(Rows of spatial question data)

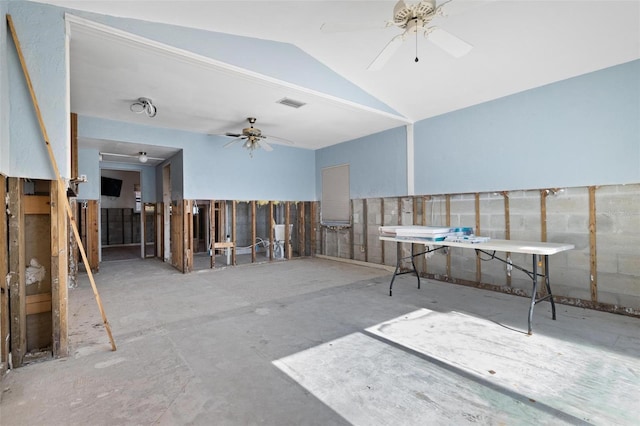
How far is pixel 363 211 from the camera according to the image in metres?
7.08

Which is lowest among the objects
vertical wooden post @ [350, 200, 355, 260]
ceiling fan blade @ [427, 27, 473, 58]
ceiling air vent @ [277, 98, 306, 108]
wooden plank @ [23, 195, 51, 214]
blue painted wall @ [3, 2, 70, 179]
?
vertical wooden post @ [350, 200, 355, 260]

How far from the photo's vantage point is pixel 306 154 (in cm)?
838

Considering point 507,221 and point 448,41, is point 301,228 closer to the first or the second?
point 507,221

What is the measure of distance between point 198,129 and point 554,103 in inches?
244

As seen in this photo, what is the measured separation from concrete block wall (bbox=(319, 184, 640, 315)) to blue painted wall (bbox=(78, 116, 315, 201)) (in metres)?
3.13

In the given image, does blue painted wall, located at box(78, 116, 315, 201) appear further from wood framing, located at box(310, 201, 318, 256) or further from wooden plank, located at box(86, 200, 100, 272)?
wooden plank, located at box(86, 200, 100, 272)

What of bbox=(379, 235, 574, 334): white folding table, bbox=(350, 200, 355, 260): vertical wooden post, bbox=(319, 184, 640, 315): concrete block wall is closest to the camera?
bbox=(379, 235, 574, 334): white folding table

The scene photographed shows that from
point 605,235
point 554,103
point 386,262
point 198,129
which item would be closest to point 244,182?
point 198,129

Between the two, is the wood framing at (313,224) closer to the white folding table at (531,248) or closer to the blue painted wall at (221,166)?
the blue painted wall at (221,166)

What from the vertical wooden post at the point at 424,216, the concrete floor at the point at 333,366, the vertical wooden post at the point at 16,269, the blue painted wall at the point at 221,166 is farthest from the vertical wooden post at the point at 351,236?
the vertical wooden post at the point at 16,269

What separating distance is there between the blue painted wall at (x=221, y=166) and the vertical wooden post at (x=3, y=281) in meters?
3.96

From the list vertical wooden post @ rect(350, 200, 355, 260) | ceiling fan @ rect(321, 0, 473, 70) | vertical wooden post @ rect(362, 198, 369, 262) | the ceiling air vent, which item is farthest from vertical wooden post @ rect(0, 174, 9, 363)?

▶ [Prompt]:
Reproduce word for word the part of the data that opens with the line containing "What of bbox=(379, 235, 574, 334): white" and runs through the end of the data.

▶ [Solution to the exercise]:
What of bbox=(379, 235, 574, 334): white folding table, bbox=(350, 200, 355, 260): vertical wooden post, bbox=(319, 184, 640, 315): concrete block wall is closest to the camera?
bbox=(379, 235, 574, 334): white folding table

The scene photographed shows that from
point 605,235
point 554,103
point 386,262
point 198,129
which item would be closest to point 244,182?
point 198,129

Between the two, is the wood framing at (313,224) closer to the white folding table at (531,248) or closer to the blue painted wall at (221,166)?
the blue painted wall at (221,166)

What from the vertical wooden post at the point at 424,216, the concrete floor at the point at 333,366, the vertical wooden post at the point at 16,269, the blue painted wall at the point at 221,166 is farthest from the vertical wooden post at the point at 351,236?
the vertical wooden post at the point at 16,269

What separating distance is there between the blue painted wall at (x=221, y=166) and the vertical wooden post at (x=3, y=281) in meters?
3.96

From the list vertical wooden post @ rect(350, 200, 355, 260) | ceiling fan @ rect(321, 0, 473, 70) | vertical wooden post @ rect(362, 198, 369, 262) | the ceiling air vent, which item is farthest from vertical wooden post @ rect(0, 174, 9, 363)?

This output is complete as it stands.